Regierungsdokument des Vereinigten Königreichs: Biodiversitätsverlust ist ein Sicherheitsrisiko

Die britische Regierung hat im Rahmen ihrer nationalen Sicherheitsplanung eine Analyse erstellt, die Biodiversitätsverlust und Ökosystemkollaps als bedeutende Sicherheitsrisiken einstuft.

Wenn von nationaler Sicherheit die Rede ist, denken die meisten Menschen an Militär, Terrorismus oder geopolitische Konflikte. Eine aktuelle Sicherheitsanalyse der britischen Regierung kommt jedoch zu einem anderen Schluss: Der Verlust von Biodiversität und der Zusammenbruch von Ökosystemen gehören zu den größten langfristigen Bedrohungen für die Stabilität moderner Gesellschaften.

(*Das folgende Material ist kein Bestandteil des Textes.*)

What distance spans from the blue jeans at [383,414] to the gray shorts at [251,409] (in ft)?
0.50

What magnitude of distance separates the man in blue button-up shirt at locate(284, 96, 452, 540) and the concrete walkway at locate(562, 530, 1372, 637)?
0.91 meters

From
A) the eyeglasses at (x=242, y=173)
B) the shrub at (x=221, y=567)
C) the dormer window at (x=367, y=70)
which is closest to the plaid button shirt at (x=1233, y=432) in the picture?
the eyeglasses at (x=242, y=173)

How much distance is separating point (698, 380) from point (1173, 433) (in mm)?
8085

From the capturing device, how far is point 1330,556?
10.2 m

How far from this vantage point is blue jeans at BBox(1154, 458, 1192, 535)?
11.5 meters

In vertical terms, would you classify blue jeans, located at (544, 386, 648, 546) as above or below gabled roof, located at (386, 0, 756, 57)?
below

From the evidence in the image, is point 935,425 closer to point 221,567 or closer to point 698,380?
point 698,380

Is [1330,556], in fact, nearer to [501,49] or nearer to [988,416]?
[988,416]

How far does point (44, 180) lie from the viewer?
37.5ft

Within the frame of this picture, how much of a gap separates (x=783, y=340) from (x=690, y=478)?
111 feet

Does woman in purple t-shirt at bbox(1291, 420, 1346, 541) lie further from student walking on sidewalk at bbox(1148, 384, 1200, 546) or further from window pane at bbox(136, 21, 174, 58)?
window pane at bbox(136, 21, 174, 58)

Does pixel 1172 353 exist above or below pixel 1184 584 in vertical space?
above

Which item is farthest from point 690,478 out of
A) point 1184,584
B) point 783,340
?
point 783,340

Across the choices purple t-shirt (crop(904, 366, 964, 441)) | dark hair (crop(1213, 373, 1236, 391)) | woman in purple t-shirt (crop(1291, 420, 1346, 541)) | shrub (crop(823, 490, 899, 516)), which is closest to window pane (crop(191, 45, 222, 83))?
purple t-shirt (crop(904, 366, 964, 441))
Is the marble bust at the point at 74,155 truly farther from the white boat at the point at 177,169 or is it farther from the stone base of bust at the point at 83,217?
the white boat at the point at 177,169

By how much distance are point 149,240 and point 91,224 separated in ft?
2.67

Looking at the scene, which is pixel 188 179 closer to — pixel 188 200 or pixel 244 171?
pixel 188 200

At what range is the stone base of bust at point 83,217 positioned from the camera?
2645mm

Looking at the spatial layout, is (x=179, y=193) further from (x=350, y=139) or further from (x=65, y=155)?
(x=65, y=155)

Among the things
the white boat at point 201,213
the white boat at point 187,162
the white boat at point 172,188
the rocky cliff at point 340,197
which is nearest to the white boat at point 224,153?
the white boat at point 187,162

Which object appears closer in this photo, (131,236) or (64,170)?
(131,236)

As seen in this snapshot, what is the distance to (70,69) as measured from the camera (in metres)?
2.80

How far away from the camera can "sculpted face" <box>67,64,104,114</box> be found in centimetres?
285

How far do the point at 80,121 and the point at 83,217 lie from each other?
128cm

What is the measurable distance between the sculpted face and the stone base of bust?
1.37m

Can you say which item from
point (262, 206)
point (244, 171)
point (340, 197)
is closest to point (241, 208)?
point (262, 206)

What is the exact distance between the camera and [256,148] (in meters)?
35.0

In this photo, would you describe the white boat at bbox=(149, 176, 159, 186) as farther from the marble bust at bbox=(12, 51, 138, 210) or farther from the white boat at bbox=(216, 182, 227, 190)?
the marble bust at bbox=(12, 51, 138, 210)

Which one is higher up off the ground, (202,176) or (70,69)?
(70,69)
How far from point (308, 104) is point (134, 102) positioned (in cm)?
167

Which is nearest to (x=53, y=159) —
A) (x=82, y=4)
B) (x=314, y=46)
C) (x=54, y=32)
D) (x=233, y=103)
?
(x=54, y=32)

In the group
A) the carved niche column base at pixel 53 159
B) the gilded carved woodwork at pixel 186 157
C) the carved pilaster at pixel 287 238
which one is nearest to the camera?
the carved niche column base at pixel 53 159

Der Bericht macht deutlich, dass Natur weit mehr ist als eine Ansammlung von Pflanzen und Tieren. Wälder, Böden, Feuchtgebiete, Flüsse, Korallenriffe und Mangroven bilden die ökologische Infrastruktur unseres Planeten. Sie regulieren Wasserkreisläufe, stabilisieren das Klima, sichern die Nahrungsmittelproduktion, filtern Wasser und Luft und schützen vor Naturkatastrophen.

Gehen diese Funktionen verloren, entstehen Kettenreaktionen. Ernteausfälle, Wasserknappheit, Bodendegradation und der Rückgang von Fischbeständen führen zu steigenden Lebensmittelpreisen, wirtschaftlicher Unsicherheit und wachsendem Druck auf Gesellschaften. Wo Nahrung und Wasser knapp werden, nehmen Migration, politische Instabilität und Konflikte zu.

Besonders besorgt zeigt sich die Analyse über den Zustand einiger global bedeutender Ökosysteme. Dazu zählen der Amazonas-Regenwald, das Kongobecken, die borealen Wälder Kanadas und Russlands, die Korallenriffe und Mangroven Südostasiens sowie die Himalaya-Region. Diese Landschaften beeinflussen nicht nur die Artenvielfalt vor Ort, sondern steuern Niederschläge, Wasserkreisläufe und Wettermuster weit über ihre Grenzen hinaus. Ihr Zusammenbruch hätte globale Auswirkungen auf Klima, Landwirtschaft und Wasserversorgung.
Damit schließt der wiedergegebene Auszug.